= Text passage =
6. List 15 species of wild mammals which you personally have observed and identified in the wild. For each one listed, include the following data:
a. Name
b. Date observed
c. Locality
d. Habitat (woods, field, swamp)
e. Time of day
f. Behavior (what the animal was doing)
This requirement requires either a lot of dedicated observation, or persistence over a long period of time. Get into the habit of logging the requested information (dates, localities, habitats, etc.), so that after a period of time, you will have all this data recorded.
If you prefer to dedicate time for observation so that you may earn the honor more quickly, it would be a good idea to earn the Animal Tracking honor first. Armed with the knowledge provided in this honor, you will be better equipped to detect that mammals have been in a given locality, and thus improve your chances of spotting them.
Many wild mammals are very easy to spot in North America, such as deer, squirrels, mice, rabbits, and raccoons. Others are more elusive, such as beavers, muskrats, members of the weasel family, wolves, skunks, porcupines, and bears. However, with persistence, you should be able to spot 15 species.

= Dataset content =
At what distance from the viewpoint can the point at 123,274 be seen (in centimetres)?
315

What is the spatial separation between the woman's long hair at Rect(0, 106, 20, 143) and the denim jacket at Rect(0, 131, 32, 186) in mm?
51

= What is asked =
[1] Transcribe the mammal observation text, everything from "This requirement requires" down to "of spotting them.".
[2] Continue the mammal observation text from its last sentence.
The data plays no part here.

= Solved tasks =
[1]
This requirement requires either a lot of dedicated observation, or persistence over a long period of time. Get into the habit of logging the requested information (dates, localities, habitats, etc.), so that after a period of time, you will have all this data recorded.
If you prefer to dedicate time for observation so that you may earn the honor more quickly, it would be a good idea to earn the Animal Tracking honor first. Armed with the knowledge provided in this honor, you will be better equipped to detect that mammals have been in a given locality, and thus improve your chances of spotting them.

[2]
Perhaps you've recorded some of this information already without trying to earn the honor. Have you ever written in an email to a friend or your family about seeing some mammal? Go through your old email and look for it. The level of detail you wrote about may surprise you. Do you keep a blog? Look there! In fact, recording these in a blog may not be a bad idea.
If you are disciplined with your digital photographs, you may be able to look through your archive and find mammals you have photographed. The files containing the photos will likely have a date on them, and you should be able to extract the habitat, behavior, and perhaps the locality from the photo as well.